> **Task directions**: Copy out the lines below from the line with "Is point (85, 69)" to the line with "from the camera?", both included, without changing a single character.

> **Provided records**:
>>>

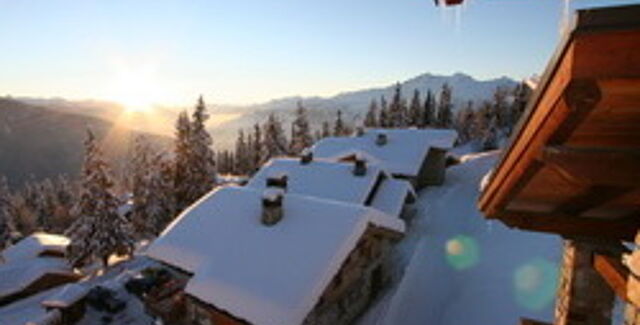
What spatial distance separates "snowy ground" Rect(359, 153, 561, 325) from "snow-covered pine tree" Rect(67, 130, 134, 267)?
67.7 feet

<<<
>>>

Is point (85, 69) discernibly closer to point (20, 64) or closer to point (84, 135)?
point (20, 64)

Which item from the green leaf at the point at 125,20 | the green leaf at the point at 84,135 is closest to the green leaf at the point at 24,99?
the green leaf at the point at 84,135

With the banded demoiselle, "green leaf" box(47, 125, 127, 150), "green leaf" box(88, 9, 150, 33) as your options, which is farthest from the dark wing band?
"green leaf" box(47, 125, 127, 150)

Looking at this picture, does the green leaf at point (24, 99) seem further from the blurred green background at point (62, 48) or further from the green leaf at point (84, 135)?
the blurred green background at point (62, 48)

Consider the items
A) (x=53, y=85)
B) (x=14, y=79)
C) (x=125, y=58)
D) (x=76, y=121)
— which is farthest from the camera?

<<<

> **Complete answer**:
Is point (85, 69) discernibly closer to point (20, 64) or closer to point (84, 135)?
point (20, 64)

Which item from the green leaf at the point at 125,20 | the green leaf at the point at 84,135 is closest to the green leaf at the point at 24,99?
the green leaf at the point at 84,135

With the banded demoiselle, "green leaf" box(47, 125, 127, 150), "green leaf" box(88, 9, 150, 33) as your options, which is farthest from the dark wing band?
"green leaf" box(47, 125, 127, 150)

Looking at this picture, does the green leaf at point (24, 99) seem further from the blurred green background at point (62, 48) or further from the green leaf at point (84, 135)?
the blurred green background at point (62, 48)

Consider the items
A) (x=53, y=85)
B) (x=14, y=79)
C) (x=125, y=58)
D) (x=76, y=121)
— which is farthest from the camera?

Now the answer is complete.